En ce qui concerne l’inflation, elle frôlera l’an prochain la limite haute de la « zone de confort » de la Banque centrale (1 % à 3 %), et ne devrait retomber en-dessous de 2 % qu’à partir de la fin 2022, avec un taux de 1,8 % attendu à la fin de septembre de cette année.

Le taux d’endettement moyen des pays de l’Union reste en-dessous de la limite de 70 % du PIB, fixée dans les critères de convergence macroéconomique. Mais il a connu une nette progression en un an, passant « en 2020 à 49,3 % contre 44,1 % en 2019 ». Il est anticipé cette année à des niveaux assez élevés en Guinée-Bissau (63,3 %), au Sénégal (64,6 %) et au Togo (57,8 %), selon la Commission.

Vers l’adoption d’un nouveau « pacte de convergence »

Aussi, l’institution régionale s’est livrée à un difficile jeu d’équilibriste concernant l’évolution des critères de convergence dans la zone. D’un, elle a salué « les perspectives macroéconomiques favorables dans tous les États membres, s’appuyant, notamment, sur l’hypothèse d’une maitrise de la crise sanitaire à partir de 2021 ».

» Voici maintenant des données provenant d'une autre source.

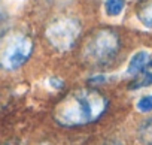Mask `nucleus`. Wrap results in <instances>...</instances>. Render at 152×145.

De l’autre, elle a néanmoins appelé ces derniers, au vu de l’impact de la crise, à « prendre les dispositions nécessaires en vue de l’adoption d’un nouveau pacte de convergence, à même de garantir la stabilité macroéconomique à moyen terme ». Une exhortation qui a trouvé un éco dans la décision de la Cedeao le 23 janvier, mais qui laisse entrevoir une nouvelle période d’incertitude quant au calendrier du passage effectif à l’eco.

*Publié initialement le 31 décembre 2020, cet article a été mis à jour le 27 janvier 2021, à la suite de la décision des chefs d’État de la Cedeao.